[squeak-dev] how to create an UTF-8 character

Sat Sep 27 11:44:30 UTC 2008

On Saturday 27 Sep 2008 11:45:38 am stephane ducasse wrote:
> Why do I get a visual representation? How the mapping is done from the  
> unicode to the glyph.
Unicode codepoints are processed by a shaping engine to generate a graphic. 
The term 'glyph' (carving in Greek) is historical since typefaces were carved 
from metal. The shaping engine is trivial in the case of Latin-1 character 
set. The first 256 code points are same as Extended ASCII and the graphic can 
be looked up in a font table. Rendering "hello" on the screen involves 
extracting the box dimensions and graphic of h, e, l, o from a font table, 
laying out five boxes and then rendering appropriately into the five boxes. 
Other languages have thousands of such graphics (pictals?) and the rendering 
algorithms are complex enough to require a shaping engine with pluggable 
rendering algorithms. google for Dr. Yannis Haralambous works for details.

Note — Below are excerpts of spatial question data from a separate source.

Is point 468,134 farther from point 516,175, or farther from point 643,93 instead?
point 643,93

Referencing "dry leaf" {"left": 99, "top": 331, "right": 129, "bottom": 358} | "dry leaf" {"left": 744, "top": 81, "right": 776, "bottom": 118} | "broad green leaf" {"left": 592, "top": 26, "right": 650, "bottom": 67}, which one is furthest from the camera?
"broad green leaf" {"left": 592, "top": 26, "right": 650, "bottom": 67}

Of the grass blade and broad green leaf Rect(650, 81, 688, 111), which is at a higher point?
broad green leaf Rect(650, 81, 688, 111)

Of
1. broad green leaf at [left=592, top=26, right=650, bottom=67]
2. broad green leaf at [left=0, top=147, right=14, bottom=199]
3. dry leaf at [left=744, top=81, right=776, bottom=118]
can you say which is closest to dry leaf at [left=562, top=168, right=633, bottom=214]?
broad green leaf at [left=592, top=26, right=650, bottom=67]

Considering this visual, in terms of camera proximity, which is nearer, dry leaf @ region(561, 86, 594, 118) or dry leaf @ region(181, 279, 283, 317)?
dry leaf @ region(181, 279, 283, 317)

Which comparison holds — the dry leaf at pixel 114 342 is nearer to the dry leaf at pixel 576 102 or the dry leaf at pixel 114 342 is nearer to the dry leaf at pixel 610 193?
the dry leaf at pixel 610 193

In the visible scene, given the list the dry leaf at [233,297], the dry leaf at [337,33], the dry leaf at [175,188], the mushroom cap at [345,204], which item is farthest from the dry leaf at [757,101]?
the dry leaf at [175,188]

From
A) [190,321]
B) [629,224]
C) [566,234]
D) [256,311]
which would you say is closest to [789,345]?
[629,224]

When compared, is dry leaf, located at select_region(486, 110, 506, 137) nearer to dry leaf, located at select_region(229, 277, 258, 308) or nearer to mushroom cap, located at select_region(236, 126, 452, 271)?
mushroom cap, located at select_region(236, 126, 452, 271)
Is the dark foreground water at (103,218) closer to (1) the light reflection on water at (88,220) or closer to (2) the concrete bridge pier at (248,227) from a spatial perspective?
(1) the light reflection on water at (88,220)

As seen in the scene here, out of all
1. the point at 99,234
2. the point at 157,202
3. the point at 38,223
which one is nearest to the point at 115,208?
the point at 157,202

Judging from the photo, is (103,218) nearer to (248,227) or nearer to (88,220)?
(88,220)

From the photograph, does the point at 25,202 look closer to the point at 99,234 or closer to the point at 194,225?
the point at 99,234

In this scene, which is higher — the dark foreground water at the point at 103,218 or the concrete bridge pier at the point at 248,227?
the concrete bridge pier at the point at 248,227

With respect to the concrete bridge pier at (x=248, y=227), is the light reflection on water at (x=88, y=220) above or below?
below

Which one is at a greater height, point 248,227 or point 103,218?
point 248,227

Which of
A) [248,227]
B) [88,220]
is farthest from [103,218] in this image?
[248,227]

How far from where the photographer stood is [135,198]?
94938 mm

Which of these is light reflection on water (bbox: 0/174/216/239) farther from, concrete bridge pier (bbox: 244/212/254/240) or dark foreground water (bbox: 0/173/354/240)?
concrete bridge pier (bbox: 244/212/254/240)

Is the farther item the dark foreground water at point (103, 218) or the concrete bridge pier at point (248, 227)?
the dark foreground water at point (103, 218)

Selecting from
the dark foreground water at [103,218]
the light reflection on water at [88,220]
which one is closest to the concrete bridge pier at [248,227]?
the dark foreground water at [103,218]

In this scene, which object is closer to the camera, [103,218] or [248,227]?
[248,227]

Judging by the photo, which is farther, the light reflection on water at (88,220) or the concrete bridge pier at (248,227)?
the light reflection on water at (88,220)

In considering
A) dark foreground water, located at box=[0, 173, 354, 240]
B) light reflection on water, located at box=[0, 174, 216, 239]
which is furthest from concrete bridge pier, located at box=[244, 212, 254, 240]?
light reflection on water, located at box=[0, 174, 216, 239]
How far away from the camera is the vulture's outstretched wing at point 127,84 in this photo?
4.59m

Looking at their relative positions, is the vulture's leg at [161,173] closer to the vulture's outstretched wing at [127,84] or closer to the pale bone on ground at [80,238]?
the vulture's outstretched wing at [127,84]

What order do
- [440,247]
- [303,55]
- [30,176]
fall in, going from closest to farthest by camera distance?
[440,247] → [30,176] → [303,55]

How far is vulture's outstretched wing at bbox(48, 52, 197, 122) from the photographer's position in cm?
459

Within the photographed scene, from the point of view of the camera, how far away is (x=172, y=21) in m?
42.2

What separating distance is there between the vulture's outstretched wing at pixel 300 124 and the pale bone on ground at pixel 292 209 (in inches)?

> Should we always passed via a transformation?
UTF-8 is recommended when passing Unicode strings across programs and machines 
for the sake of backward compatibility. Within a program, the choice of 
encoding depends on the string handling requirements. For instance, if a 
program deals with palindromes, then an encoding for "rés" like:
   <r> <grave> <e> <s>
will break current algorithms that just reverse the string of codepoints.

> How the encodings schema (UTF-*) associates a code point to its glyph?
The Unicode sequence "hello world" transformed into UTF-8 is same as its 
Extended ASCII encoding. The process is more involved for Asian languages, so 
a separate shaping engine is required. Examples are Pango, Qt shaping engine, 
Uniscribe etc.

Regards .. Subbu